___ Supplied records ___
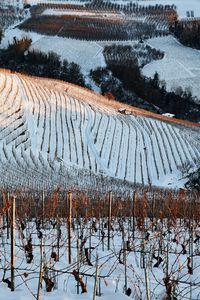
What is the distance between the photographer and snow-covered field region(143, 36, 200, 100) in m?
63.7

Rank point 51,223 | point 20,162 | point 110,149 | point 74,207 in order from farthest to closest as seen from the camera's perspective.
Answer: point 110,149
point 20,162
point 74,207
point 51,223

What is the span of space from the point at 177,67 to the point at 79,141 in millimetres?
42888

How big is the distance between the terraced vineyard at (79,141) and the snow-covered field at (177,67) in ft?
88.9

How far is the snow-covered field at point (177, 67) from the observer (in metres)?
63.7

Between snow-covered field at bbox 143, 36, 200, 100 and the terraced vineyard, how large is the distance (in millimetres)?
27094

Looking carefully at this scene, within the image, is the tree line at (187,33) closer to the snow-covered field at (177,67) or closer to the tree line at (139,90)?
the snow-covered field at (177,67)

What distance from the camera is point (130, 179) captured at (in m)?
25.4

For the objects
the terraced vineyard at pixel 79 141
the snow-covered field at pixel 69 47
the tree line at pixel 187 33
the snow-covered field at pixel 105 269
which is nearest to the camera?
the snow-covered field at pixel 105 269

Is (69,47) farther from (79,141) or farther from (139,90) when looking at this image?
(79,141)

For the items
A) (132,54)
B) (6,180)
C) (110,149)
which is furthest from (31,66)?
(6,180)

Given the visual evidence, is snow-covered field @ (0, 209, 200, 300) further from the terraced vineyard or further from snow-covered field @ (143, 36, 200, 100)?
snow-covered field @ (143, 36, 200, 100)

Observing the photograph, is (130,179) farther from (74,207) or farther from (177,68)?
(177,68)

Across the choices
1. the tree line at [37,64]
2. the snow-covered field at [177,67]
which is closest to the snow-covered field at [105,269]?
the snow-covered field at [177,67]

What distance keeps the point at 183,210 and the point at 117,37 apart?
76528mm
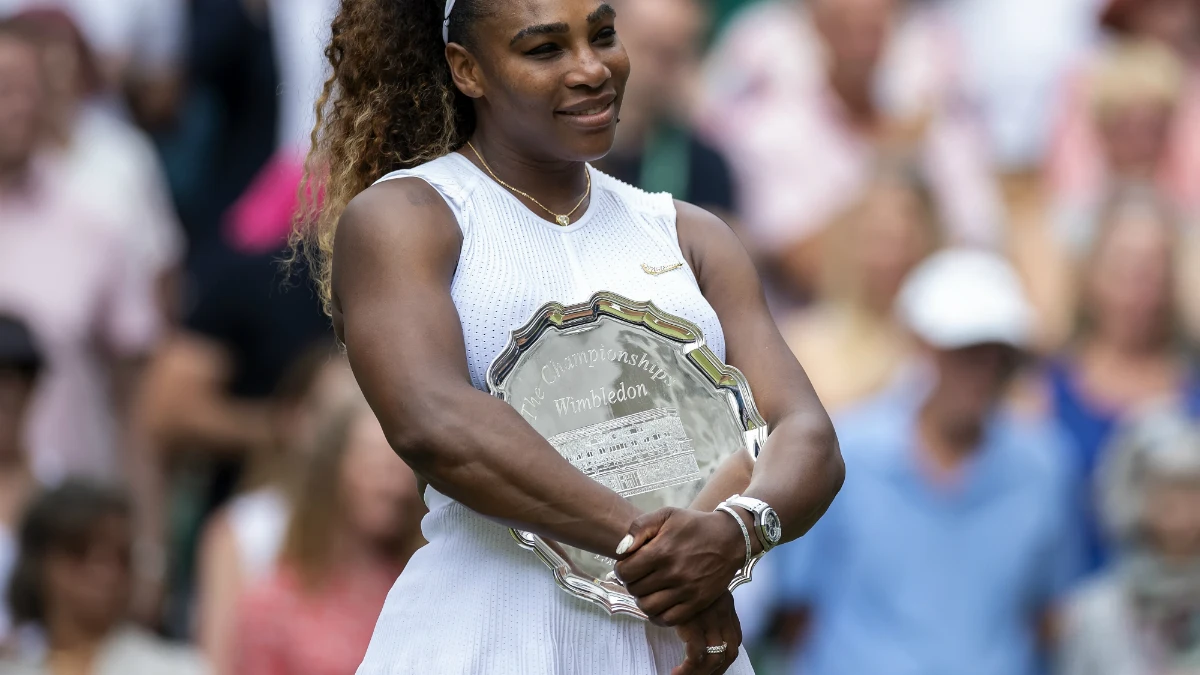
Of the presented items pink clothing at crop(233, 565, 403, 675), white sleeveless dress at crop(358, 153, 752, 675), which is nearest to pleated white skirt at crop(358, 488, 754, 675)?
white sleeveless dress at crop(358, 153, 752, 675)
___
Reproduce every row above word for word, leaving out the pictures.

Answer for this exercise:
What is the distance between the photographer and snow-covered field region(143, 36, 200, 100) in m?
63.7

Rank point 51,223 | point 20,162 | point 110,149 | point 74,207 in order from farthest to closest as seen from the camera's perspective.
Answer: point 110,149
point 20,162
point 74,207
point 51,223

What is the span of space from the point at 177,67 to the point at 79,141 in millimetres?
42888

How big is the distance between the terraced vineyard at (79,141) and the snow-covered field at (177,67) in ft?
88.9

How far is the snow-covered field at point (177, 67) from the observer (in metres)?
63.7

Between snow-covered field at bbox 143, 36, 200, 100 and the terraced vineyard, how large is the distance (in millimetres)?
27094

Looking carefully at this scene, within the image, is the tree line at (187,33) closer to the snow-covered field at (177,67) or closer to the tree line at (139,90)?
the snow-covered field at (177,67)

What distance from the camera is point (130, 179) captured at (in m)?
25.4

For the objects
the terraced vineyard at pixel 79 141
the snow-covered field at pixel 69 47
the tree line at pixel 187 33
the snow-covered field at pixel 105 269
which is nearest to the camera?
the snow-covered field at pixel 105 269

Is (69,47) farther from (79,141) or farther from (139,90) when looking at this image?
(79,141)

For the items
A) (132,54)
B) (6,180)
C) (110,149)
which is furthest from (31,66)?
(6,180)

Given the visual evidence, is snow-covered field @ (0, 209, 200, 300) further from the terraced vineyard or further from snow-covered field @ (143, 36, 200, 100)?
snow-covered field @ (143, 36, 200, 100)

Observing the photograph, is (130,179) farther from (74,207) or farther from (177,68)?
(177,68)

Across the choices
1. the tree line at [37,64]
2. the snow-covered field at [177,67]
which is closest to the snow-covered field at [105,269]?
the snow-covered field at [177,67]

What distance keeps the point at 183,210 and the point at 117,37 apart?
76528mm
Of the presented items pink clothing at crop(233, 565, 403, 675), white sleeveless dress at crop(358, 153, 752, 675), which is nearest to pleated white skirt at crop(358, 488, 754, 675)?
white sleeveless dress at crop(358, 153, 752, 675)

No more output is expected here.